The troika’s concern about the credit drought suggests that bank restructuring will be delayed

The so-called troika (the European Central Bank, the International Monetary Fund and the European Commission) has sent a mission to the Spanish banking sector, and from the questions they are asking we can deduce that they have serious and well-grounded concerns about the persistent lack of credit for small- and medium-sized enterprises (SMEs). This is understandable, because the recapitalization of Spanish banks — which was promoted by the troika itself, and took the form of a line of credit amounting to 100 billion euros of European money — was aimed at shoring up balance sheets and facilitating the flow of credit needed by SMEs. So far this effort has been a failure. The figures show that lending is still practically stagnant, while even the most optimistic forecasts put a return to normal credit conditions — something that is so vital for sustained economic recovery — until well into 2014.

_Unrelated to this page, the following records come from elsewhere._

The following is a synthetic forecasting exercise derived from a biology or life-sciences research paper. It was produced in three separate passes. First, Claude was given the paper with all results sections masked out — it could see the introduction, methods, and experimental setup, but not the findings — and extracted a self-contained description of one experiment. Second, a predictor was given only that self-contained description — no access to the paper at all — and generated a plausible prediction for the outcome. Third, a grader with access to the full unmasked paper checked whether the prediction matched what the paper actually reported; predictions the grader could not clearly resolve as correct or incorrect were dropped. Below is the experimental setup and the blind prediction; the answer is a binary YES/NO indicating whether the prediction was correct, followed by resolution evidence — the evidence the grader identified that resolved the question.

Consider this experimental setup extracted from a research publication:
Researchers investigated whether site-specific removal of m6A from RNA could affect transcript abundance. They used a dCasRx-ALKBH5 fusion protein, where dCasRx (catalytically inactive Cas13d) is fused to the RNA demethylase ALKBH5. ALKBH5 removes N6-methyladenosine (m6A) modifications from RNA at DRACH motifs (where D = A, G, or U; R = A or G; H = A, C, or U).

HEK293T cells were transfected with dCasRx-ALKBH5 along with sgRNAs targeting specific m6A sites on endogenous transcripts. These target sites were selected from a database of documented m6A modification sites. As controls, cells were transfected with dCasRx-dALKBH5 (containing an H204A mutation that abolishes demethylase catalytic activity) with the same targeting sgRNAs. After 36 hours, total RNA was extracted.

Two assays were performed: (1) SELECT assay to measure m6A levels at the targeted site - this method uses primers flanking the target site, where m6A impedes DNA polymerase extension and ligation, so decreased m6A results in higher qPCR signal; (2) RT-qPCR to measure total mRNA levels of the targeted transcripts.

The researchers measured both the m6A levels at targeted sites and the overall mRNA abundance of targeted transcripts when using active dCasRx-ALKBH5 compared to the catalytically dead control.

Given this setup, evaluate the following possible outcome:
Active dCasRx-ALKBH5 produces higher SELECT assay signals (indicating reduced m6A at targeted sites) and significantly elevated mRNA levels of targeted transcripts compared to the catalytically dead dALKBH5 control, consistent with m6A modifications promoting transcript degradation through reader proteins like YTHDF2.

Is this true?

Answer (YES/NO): YES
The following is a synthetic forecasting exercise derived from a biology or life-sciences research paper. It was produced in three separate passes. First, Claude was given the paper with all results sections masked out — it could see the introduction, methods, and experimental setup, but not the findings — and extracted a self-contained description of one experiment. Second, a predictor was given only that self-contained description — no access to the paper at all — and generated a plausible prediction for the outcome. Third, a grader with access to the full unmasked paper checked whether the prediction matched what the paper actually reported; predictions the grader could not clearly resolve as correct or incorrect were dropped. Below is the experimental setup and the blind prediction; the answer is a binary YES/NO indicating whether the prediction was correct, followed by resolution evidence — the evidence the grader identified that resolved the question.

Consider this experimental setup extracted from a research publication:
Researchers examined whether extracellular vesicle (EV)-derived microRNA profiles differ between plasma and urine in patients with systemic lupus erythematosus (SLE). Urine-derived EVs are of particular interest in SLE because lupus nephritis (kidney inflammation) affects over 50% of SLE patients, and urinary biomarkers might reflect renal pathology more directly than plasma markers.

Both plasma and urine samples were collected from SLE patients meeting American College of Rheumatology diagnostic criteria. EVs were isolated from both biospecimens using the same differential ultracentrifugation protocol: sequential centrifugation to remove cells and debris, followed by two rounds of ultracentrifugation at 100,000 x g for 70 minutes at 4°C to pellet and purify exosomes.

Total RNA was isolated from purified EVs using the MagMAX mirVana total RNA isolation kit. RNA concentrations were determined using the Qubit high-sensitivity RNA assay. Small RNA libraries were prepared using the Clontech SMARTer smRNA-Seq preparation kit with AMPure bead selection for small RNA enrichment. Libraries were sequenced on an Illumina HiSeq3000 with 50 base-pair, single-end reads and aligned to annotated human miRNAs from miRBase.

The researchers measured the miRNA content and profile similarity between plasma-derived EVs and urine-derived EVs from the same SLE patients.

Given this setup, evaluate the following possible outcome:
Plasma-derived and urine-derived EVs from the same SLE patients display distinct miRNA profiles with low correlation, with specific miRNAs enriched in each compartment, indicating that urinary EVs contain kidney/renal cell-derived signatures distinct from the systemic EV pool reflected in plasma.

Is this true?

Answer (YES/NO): NO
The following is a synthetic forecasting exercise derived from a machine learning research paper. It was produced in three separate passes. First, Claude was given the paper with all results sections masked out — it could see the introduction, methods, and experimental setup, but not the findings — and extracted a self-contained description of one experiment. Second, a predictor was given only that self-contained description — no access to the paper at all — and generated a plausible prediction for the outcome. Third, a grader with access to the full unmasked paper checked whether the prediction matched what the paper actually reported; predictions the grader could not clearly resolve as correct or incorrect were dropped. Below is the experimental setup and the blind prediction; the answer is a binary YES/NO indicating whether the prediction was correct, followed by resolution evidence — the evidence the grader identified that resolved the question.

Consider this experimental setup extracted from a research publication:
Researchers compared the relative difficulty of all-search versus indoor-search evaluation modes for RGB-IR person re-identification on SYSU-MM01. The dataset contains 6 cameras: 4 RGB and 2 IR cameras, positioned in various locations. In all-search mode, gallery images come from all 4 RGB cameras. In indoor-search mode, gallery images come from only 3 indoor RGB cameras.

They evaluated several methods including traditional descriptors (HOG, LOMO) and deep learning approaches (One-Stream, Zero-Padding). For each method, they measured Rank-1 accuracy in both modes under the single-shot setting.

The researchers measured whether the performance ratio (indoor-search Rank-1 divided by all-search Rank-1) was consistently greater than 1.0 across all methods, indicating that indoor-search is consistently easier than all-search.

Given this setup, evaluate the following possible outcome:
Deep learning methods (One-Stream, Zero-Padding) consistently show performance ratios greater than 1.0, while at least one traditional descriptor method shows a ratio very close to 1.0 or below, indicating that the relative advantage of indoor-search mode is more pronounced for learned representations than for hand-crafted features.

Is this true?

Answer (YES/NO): NO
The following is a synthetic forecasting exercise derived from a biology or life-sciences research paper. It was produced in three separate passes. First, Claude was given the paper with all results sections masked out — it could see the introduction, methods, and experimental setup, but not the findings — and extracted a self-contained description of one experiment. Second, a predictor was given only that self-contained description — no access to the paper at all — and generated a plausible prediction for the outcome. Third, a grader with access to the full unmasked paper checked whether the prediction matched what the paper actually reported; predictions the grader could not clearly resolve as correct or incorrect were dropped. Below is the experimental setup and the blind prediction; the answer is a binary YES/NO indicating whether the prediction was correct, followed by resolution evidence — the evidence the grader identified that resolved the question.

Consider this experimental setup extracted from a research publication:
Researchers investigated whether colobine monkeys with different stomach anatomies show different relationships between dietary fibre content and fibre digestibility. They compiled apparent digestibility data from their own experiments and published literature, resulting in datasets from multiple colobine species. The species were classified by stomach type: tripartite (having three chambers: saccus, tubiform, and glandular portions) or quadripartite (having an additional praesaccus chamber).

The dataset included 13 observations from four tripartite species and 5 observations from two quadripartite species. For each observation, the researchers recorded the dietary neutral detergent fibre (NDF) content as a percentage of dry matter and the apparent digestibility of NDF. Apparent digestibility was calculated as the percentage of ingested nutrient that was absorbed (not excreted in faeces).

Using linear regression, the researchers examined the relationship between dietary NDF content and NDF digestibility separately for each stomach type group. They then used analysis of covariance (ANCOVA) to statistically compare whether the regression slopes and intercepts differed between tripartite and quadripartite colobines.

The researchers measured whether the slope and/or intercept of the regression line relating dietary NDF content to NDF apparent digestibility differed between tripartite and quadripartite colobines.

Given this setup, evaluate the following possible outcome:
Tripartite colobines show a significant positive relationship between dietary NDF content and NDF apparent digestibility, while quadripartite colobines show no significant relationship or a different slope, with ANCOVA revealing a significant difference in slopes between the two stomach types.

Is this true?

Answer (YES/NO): NO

Without a thorough understanding of the underlying problems of Spanish banks, we run the risk of falling into a sterile exchange of accusations, in which the banks blame the recession for the absence of viable investments, and the companies point the finger at the banks for looking primarily at the safety of their balance sheets, at the cost of restricting credit. The Spanish banking sector is currently facing three thorny uncertainties — something the ECB and the IMF will surely detect and evaluate — that stand in the way of a successful outcome for the first round of recapitalization, and thus of credit normality. The first is the doubts about the conversion of the banking sector’s tax credits into capital; if this possibility is refused, the banks will be facing a problem of considerable dimensions.

The second uncertainty has to do with refinanced loans, some of which are doubtful and some that will be simply impossible to collect. This will require further provisions, and new adjustments to the numbers. As was to be feared, the persistence of the recession has heightened the default rate, all of which does not bode well in the context of another difficult situation for the Spanish banking sector: the new stress tests now being prepared by the ECB for the beginning of next year.

Excessive optimism

The voices — official and otherwise — arguing that recapitalization has done away with the problems of the Spanish banking sector, appear overly optimistic. In view of the above-mentioned uncertainties — plus other relevant ones, such as the stagnation of margins and the sale of NovaGalicia and Catalunya Banc — the idea is gaining ground that the Spanish financial system is going to need another round of recapitalization. In this case the noose of deficit and debt will grow even tighter.